1月 ― 盆栽は“休んでいるようで、実はとても大事な時期”
- 1月25日
- 読了時間: 2分

一年で最も寒い1月。盆栽は成長を止め、静かに春を待つ季節です。
この時期は作業が少ないように見えますが、春の姿を決める重要な管理の季節でもあります。
植え替えはしない
1月は完全な休眠期。根を動かすと弱りやすいため、植え替えは行いません。
作業できるのは松柏類のみ
冬に触れるのは基本的に松柏類です。
黒松
五葉松
赤松
真柏
雑木類はこの時期は触らず、春まで待ちます。
行う作業 ― 樹形を整える季節
冬は葉が動かないため、形を作る作業に向きます。
剪定
針金掛け
枝伏せ
特に真柏はジン・シャリ作りができる季節です。
針金掛けは一度で曲げすぎず、6~7割までに留めて来年また曲げるのが基本です。
無理に曲げた後は乾燥した風に当てないよう、北風の当たらない軒下で管理します。
幹を守るためにラフィアを巻いてから曲げると安全です。
葉の管理(松の冬仕事)
黒松・五葉松は冬に「古葉取り」を行います。
前年・前々年の葉を整理し、風通しを良くして春の芽吹きを助けます。
※引き抜かず、必ずハサミで切る(芽を守るため)
水やり ― 木ごとに違う
冬でも水は必要です。ただし頻度が変わります。
基本
黒松・赤松・真柏・雑木:1日1回
五葉松
真冬:2~3日に1回たっぷり
水が多いと調子を崩しやすい
表面だけ濡らすのではなく、鉢底までしっかり与えます。
肥料
松類:少量なら可
雑木:基本不要
冬の色の変化は異常ではない
冬は見た目に驚きやすい季節です。
正常な変化
真柏・杉 → 茶色になる
桜 → 葉が落ちる
艶があれば生きています。しっかり水を与えて春(4~5月)まで様子を見ます。
春になっても戻らなければ枯れています。
置き場所 ― 冬は外で大丈夫
日本に自生している盆栽樹種は寒さにとても強く、基本は屋外管理です。
氷が張る程度の寒さで弱ることはありません。長期間室内に置くと、かえって樹が弱ります。
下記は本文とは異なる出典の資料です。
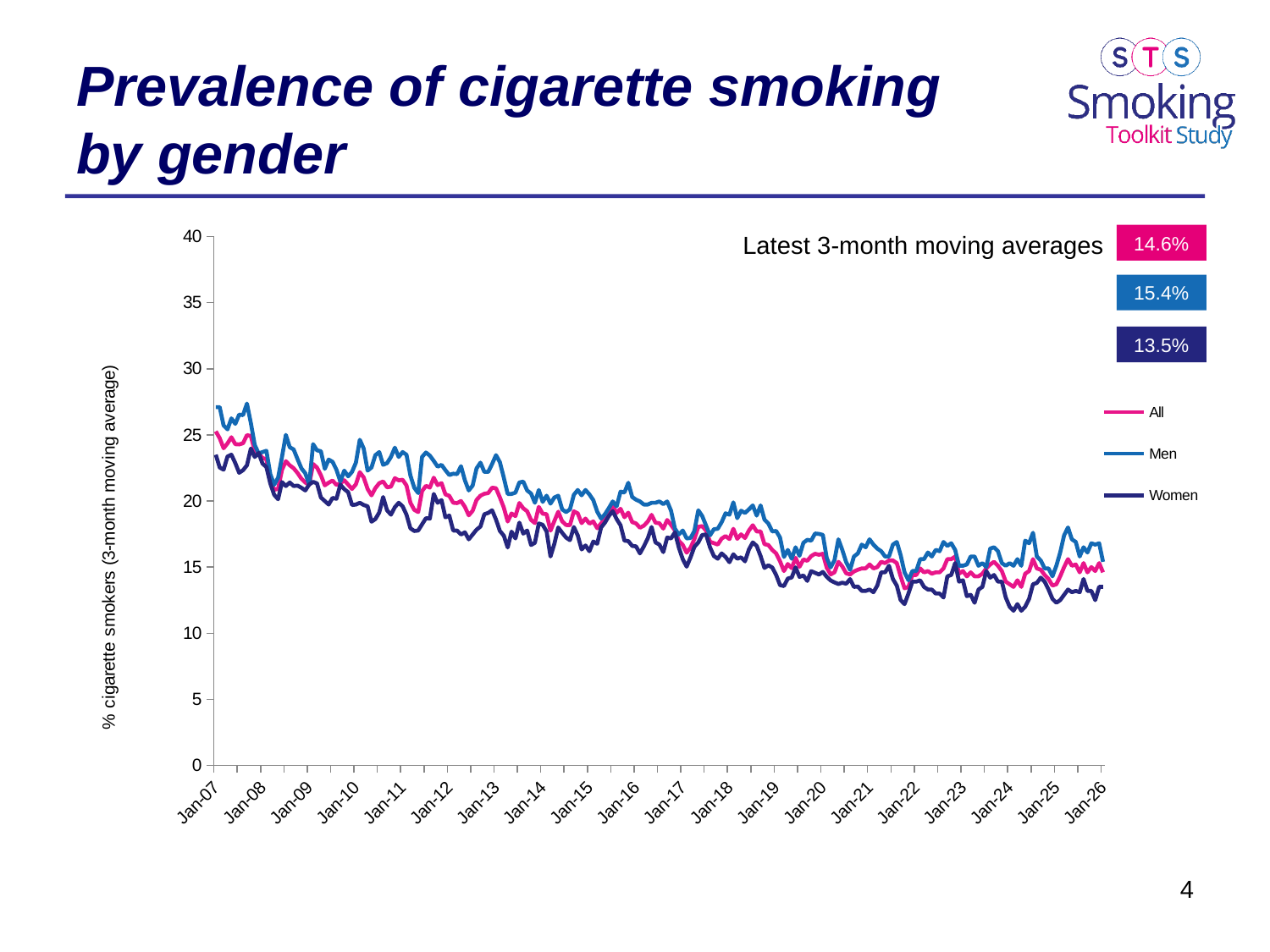
Do the smoking prevalence values rise or fall from Jan-07 to Jan-26? Fall What is the latest 3-month moving average for All smokers? 14.6% Which group has the highest latest 3-month moving average? Men What kind of chart is shown on the slide? Line chart How many series does the legend list? 3 Is the latest 3-month moving average higher for Men or for All? Men Which group has the lowest latest 3-month moving average? Women What is the latest 3-month moving average for Men? 15.4% Is the value for Women at Jan-26 greater or less than 15? less What is the latest 3-month moving average for Women? 13.5% Is the value for Men at Jan-07 greater or less than 25? greater What is the difference between the latest 3-month moving averages for Men and Women? 1.9 percentage points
梅や桜など、花や実を室内で鑑賞したい場合は3〜4日、長くても1週間程度まで にし、鑑賞後は外へ戻します。
※南方系の樹種など一部例外はあります
冬でもやること
草取り
水やり
風よけ管理
静かな時期ですが、ここでの管理が春の勢いを左右します。
1月は「触りすぎない」ことが仕事
冬の盆栽は成長していないのではなく、春の準備をしています。
人が動かす季節ではなく、環境を整える季節。
手を入れすぎないことが最も大切な作業です。